▶ Requirement
How many lines in the entries below contain the string "names", with uppercase and lowercase treated as different? Give only the number.

===============

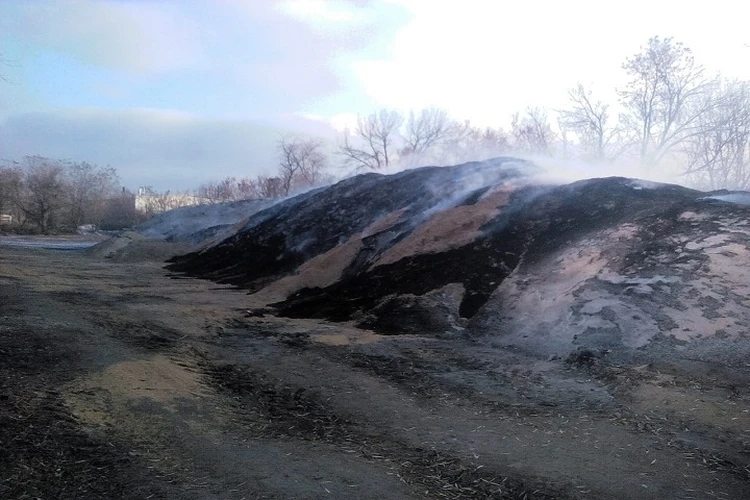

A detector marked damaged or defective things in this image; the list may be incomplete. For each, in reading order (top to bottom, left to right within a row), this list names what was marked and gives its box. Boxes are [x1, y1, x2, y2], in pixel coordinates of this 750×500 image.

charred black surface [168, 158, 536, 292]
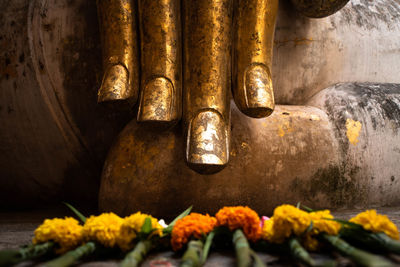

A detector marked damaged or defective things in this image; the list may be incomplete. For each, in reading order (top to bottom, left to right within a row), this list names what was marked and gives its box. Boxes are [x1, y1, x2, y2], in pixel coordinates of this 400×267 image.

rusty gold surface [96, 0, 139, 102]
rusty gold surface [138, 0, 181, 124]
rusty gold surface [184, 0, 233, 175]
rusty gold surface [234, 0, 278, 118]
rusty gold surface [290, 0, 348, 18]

===============

▶ Task answer
2